Tableau français

Billet d’humeur (de retour d’un reportage). 8 janvier 2022. C’est ça, la France. Le souffle d’un commerçant exaspéré derrière un plexiglas. La déclaration d’amour d’un agent immobilier à sa région – quand on n’a plus que son espoir à vendre et que son avis à donner, on ne réclame plus de gros chèque, seulement l’or du temps.

C’est le verre de rosé quotidien au PMU, à 9h du matin. Le deuxième. Le troisième. Et le quatrième, surtout ; ce sont les portières gelées de la Peugeot, les -4°C de la semaine dernière, les brèves de comptoir qui valent un programme politique, le passé qu’on regrette, l’avenir qui rend fou, les 400 coups, les 135 balles, la fermeture de l’usine, les bancs de l’école séchée et ceux de l’église à vendre, cette terre qu’on ne quitterait pour rien au monde, et les copains, forcément, ceux du bar, ceux d’avant, ceux qui restent et ceux qui s’en vont.
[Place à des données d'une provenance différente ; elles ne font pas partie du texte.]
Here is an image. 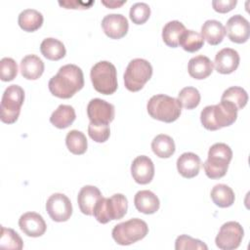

Ce sont ces odeurs d’arrière-cuisine, de galettes des rois, de croissants chauds, de cierges brûlés, de café moulu, de terre, de pluie, d’ici. C’est cette satire de la société, ces choses graves qu’on accueille avec légèreté, cet avis sur tout, cet avis pour rien, surtout. Ces visages marqués. Ces regards marquants. Et l’idée que quatre doses de piquette immunisent de tout. Y compris des emmerdeurs.